Figure 1.4: Matrix Management Organizational Chart
As you can see, the dotted-line relationships are hard to distinguish after a few have been added to the chart.
One of the major disadvantages to this type of management structure is that the employee can easily find himself being pulled in too many directions. Multiple project managers may demand more of his time than he has available. This can create tension between the team member and each project manager, as well as between the project managers. The functional manager often finds herself in the position
of arbitrating between opposing project managers. If the functional manager is ineffective at setting priorities, the employee will be left to decide for himself which project takes priority, not an enviable situation for the employee or the managers involved. In a matrix organization, multiple managers are responsible for evaluating performance for each employee. This can lead to inconsistent feedback and lack of clear direction for the employee.
Under the matrix system of management, some departments are often still organized in the traditional way. HR and Finance are good examples of departments where the matrix management system does not work well. IT departments often struggle with this type of organization because they are usually responsible for existing applications (operational support) as well as for new projects (development and implementation support). The matrix system is difficult to maintain in environments where multiple functions need to co-exist within one department.
There are also mixed organization structures that combine elements of the traditional, projectized, and matrix organizational structures. Different project structures co-exist simultaneously in the same project. With the mixed organizational structure, flexibility is an advantage; however, unclear lines of responsibility and increased communication complexity are major disadvantages.
The Project Management Office
A project management office (PMO) is a centralized body assigned various responsibilities for coordinating management of projects and programs. The PMO responsibilities differ between organizations. The responsibilities may include:
- Providing project management support
- Providing project management training
- Defining and developing project management methodology and standards
- Monitoring compliance/governance of PMO standards
- Developing policies, procedures, templates, and other project artifacts
- Developing and implementing common project management terminology
- Managing shared resources
- Coaching, mentoring, and training
- Managing scope for key programs
- Enterprise-wide risk management
- Managing overall project database
- Managing communication
- Setting priorities
This is not an all-inclusive list of responsibilities. Some PMOs will have a broader set of responsibilities, and others will manage a subset of these tasks.

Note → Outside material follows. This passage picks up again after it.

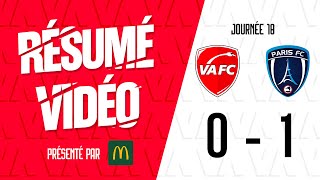 🎥 Le résumé vidéo de VAFC  Paris FC  J18 [upl. by Norved]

Some PMOs have additional responsibilities in the business decision-making process. This extends the reach of the PMO into areas such as project approval, project funding, and human resources. This crossover into business management is more common when the PMO is managed by a business leader rather than a technical or project management leader.

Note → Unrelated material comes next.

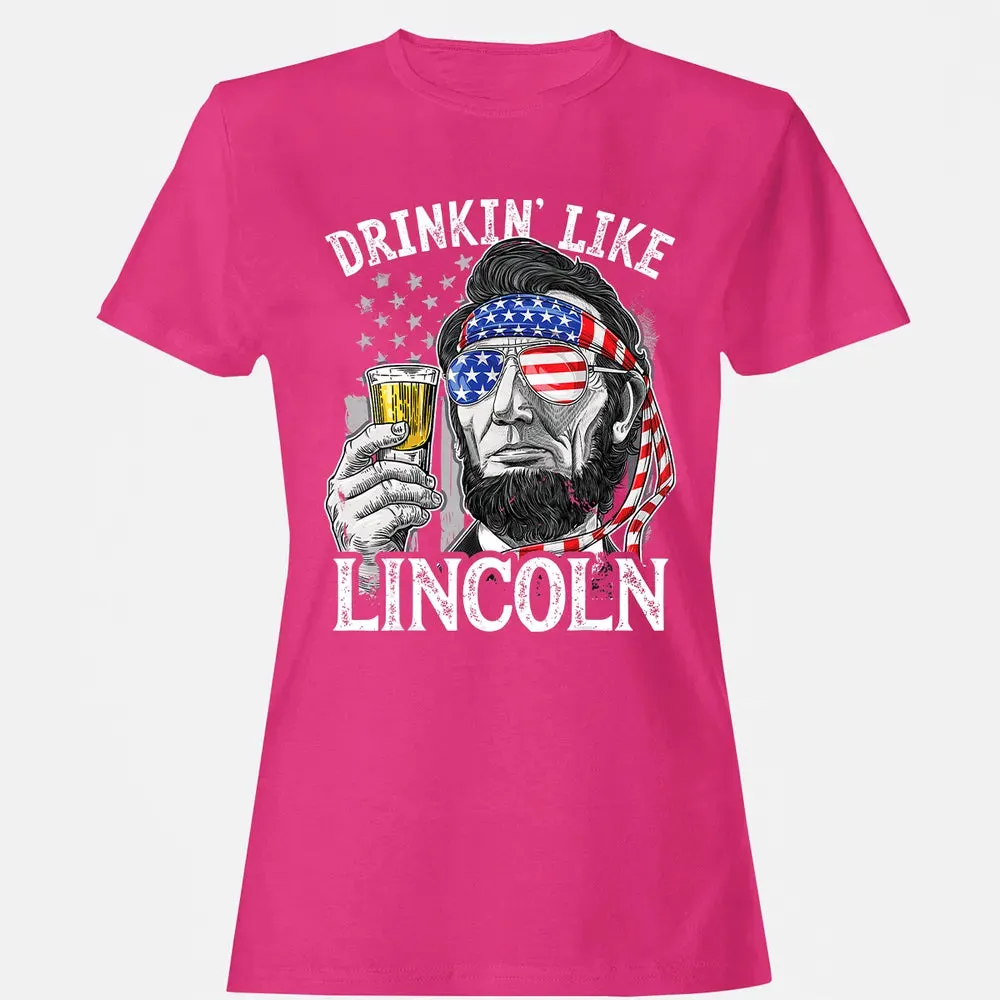 4th of July s for Men Drinking Like Lincoln Abraham Women's T-shirt - 6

The PMO may be composed of one or two people or may be a substantial team. Large organizations often have an entire PMO department with several full-time employees responsible solely for running the PMO. Program managers generally report into the PMO either directly or through a dotted-line relationship to the PMO leader. Project managers may report directly into the PMO or may report to a program manager who manages communication and coordination with the PMO.
The PMO ideally will have a senior management “champion” to ensure that PMO standards are implemented across the enterprise. If the standards are considered optional rather than required, the potential benefits of the PMO will not be realized.